__PROVIDED DATA__
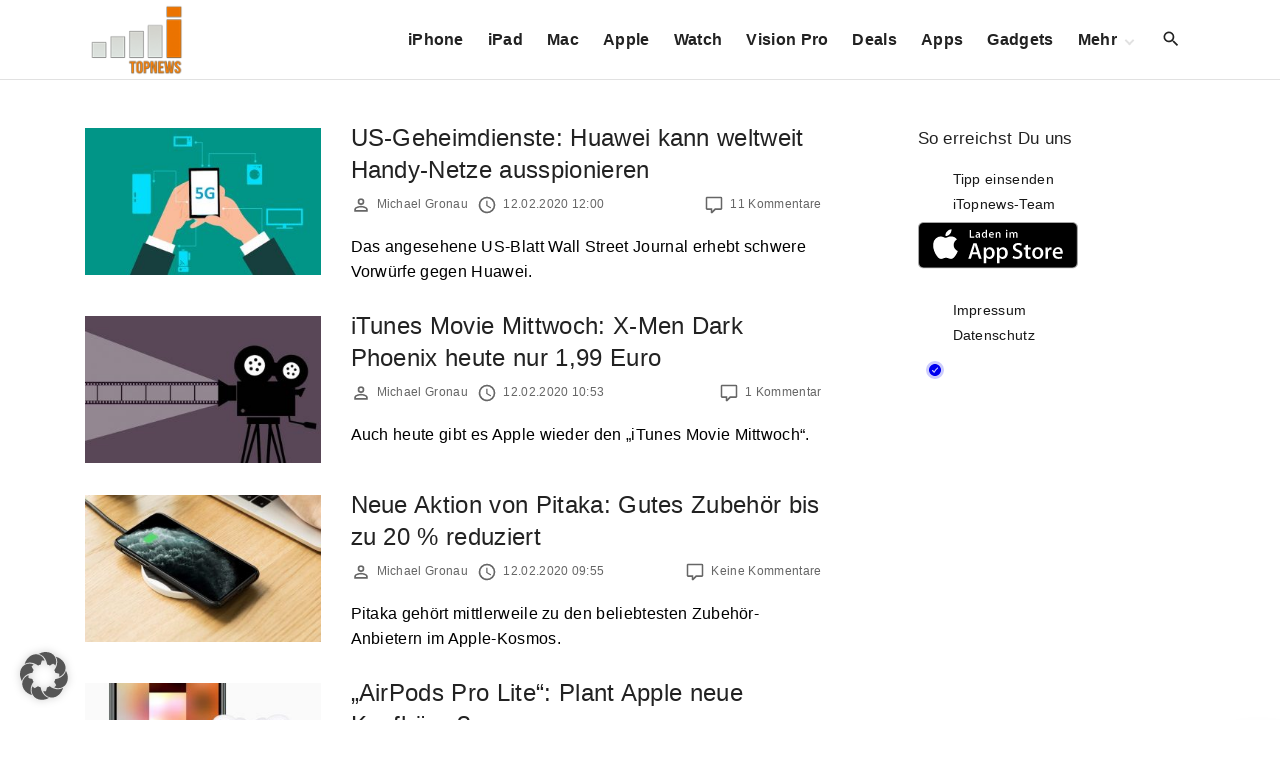

--- FILE ---
content_type: text/html; charset=utf-8
request_url: https://www.google.com/recaptcha/api2/aframe
body_size: 269
content:
<!DOCTYPE HTML><html><head><meta http-equiv="content-type" content="text/html; charset=UTF-8"></head><body><script nonce="5vmXY8Y_nz2G4u4A4Q55Zw">/** Anti-fraud and anti-abuse applications only. See google.com/recaptcha */ try{var clients={'sodar':'https://pagead2.googlesyndication.com/pagead/sodar?'};window.addEventListener("message",function(a){try{if(a.source===window.parent){var b=JSON.parse(a.data);var c=clients[b['id']];if(c){var d=document.createElement('img');d.src=c+b['params']+'&rc='+(localStorage.getItem("rc::a")?sessionStorage.getItem("rc::b"):"");window.document.body.appendChild(d);sessionStorage.setItem("rc::e",parseInt(sessionStorage.getItem("rc::e")||0)+1);localStorage.setItem("rc::h",'1768570028226');}}}catch(b){}});window.parent.postMessage("_grecaptcha_ready", "*");}catch(b){}</script></body></html>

__WHAT IS NEEDED__
Whenever a line of the data above includes the word "html", copy that line.

__TASK ANSWER__
content_type: text/html; charset=utf-8
<!DOCTYPE HTML><html><head><meta http-equiv="content-type" content="text/html; charset=UTF-8"></head><body><script nonce="5vmXY8Y_nz2G4u4A4Q55Zw">/** Anti-fraud and anti-abuse applications only. See google.com/recaptcha */ try{var clients={'sodar':'https://pagead2.googlesyndication.com/pagead/sodar?'};window.addEventListener("message",function(a){try{if(a.source===window.parent){var b=JSON.parse(a.data);var c=clients[b['id']];if(c){var d=document.createElement('img');d.src=c+b['params']+'&rc='+(localStorage.getItem("rc::a")?sessionStorage.getItem("rc::b"):"");window.document.body.appendChild(d);sessionStorage.setItem("rc::e",parseInt(sessionStorage.getItem("rc::e")||0)+1);localStorage.setItem("rc::h",'1768570028226');}}}catch(b){}});window.parent.postMessage("_grecaptcha_ready", "*");}catch(b){}</script></body></html>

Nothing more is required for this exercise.